What causes MVD in Cavalier King Charles Spaniels?
MVD in Cavalier King Charles Spaniels is primarily caused by a degenerative process, where the mitral valve thickens and deforms over time. This genetic predisposition is common in the breed, leading to valve leakage and heart issues as the dog ages.
Can MVD be prevented?
Currently, there is no known way to prevent MVD in Cavalier King Charles Spaniels, as it is largely genetic. However, regular veterinary check-ups and a healthy lifestyle may help in early detection and management of the condition.
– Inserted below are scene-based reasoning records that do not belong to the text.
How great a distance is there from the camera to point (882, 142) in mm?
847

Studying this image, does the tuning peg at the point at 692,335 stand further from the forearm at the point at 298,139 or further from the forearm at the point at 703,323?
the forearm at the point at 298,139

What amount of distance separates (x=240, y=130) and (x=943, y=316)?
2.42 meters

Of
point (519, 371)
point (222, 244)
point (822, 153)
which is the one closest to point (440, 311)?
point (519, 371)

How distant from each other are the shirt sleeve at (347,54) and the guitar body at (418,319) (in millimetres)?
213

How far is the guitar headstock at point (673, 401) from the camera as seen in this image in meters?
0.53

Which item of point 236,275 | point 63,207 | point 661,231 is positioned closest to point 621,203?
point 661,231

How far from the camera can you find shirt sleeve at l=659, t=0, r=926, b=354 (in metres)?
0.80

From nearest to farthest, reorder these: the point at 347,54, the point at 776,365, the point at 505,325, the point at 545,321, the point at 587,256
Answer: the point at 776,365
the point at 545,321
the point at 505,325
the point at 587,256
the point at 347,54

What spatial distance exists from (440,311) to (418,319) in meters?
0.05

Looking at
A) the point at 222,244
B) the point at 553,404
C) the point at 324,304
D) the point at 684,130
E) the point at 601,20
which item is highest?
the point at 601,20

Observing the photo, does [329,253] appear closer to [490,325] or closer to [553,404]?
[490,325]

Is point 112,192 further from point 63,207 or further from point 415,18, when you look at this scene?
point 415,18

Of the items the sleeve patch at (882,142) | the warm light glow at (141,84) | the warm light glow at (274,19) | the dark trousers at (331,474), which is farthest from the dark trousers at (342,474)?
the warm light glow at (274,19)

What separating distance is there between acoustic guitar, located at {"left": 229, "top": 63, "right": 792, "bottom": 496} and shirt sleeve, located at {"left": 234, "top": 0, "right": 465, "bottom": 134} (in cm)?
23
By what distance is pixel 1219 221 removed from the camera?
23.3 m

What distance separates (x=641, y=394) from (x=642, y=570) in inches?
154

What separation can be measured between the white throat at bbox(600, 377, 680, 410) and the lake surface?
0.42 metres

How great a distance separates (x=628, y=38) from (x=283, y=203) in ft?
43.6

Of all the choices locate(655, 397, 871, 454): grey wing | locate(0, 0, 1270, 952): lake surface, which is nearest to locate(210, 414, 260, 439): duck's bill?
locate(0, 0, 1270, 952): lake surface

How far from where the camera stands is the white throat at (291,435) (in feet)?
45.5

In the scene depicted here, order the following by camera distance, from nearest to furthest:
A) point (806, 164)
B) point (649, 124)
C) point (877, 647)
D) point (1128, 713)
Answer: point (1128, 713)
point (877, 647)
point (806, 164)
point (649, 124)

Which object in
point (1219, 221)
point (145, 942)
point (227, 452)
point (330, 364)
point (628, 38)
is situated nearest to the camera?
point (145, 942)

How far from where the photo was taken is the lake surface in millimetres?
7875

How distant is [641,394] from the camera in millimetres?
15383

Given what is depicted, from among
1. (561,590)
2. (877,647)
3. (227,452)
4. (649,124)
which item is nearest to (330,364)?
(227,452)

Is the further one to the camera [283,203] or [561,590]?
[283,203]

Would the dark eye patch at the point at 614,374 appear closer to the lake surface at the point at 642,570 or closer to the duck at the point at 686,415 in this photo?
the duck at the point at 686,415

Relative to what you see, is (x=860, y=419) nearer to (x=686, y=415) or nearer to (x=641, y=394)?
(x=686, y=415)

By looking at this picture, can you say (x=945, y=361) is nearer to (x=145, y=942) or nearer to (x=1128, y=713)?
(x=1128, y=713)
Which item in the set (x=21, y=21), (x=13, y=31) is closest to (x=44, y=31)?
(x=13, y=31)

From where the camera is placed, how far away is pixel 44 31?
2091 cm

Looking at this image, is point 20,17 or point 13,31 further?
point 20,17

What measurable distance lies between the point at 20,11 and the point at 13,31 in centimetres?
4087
How often should a Cavalier with MVD see a veterinarian?
A Cavalier with MVD should have regular veterinary check-ups every 6 to 12 months, or more frequently if advised by a veterinarian. Regular monitoring is crucial to assess the progression of the disease and adjust treatments as necessary.
What is the life expectancy of a Cavalier with MVD?
The life expectancy of a Cavalier with MVD varies widely and depends on the severity and progression of the disease. Early detection and proper management can help in prolonging a good quality of life, but severe cases can lead to a shortened lifespan.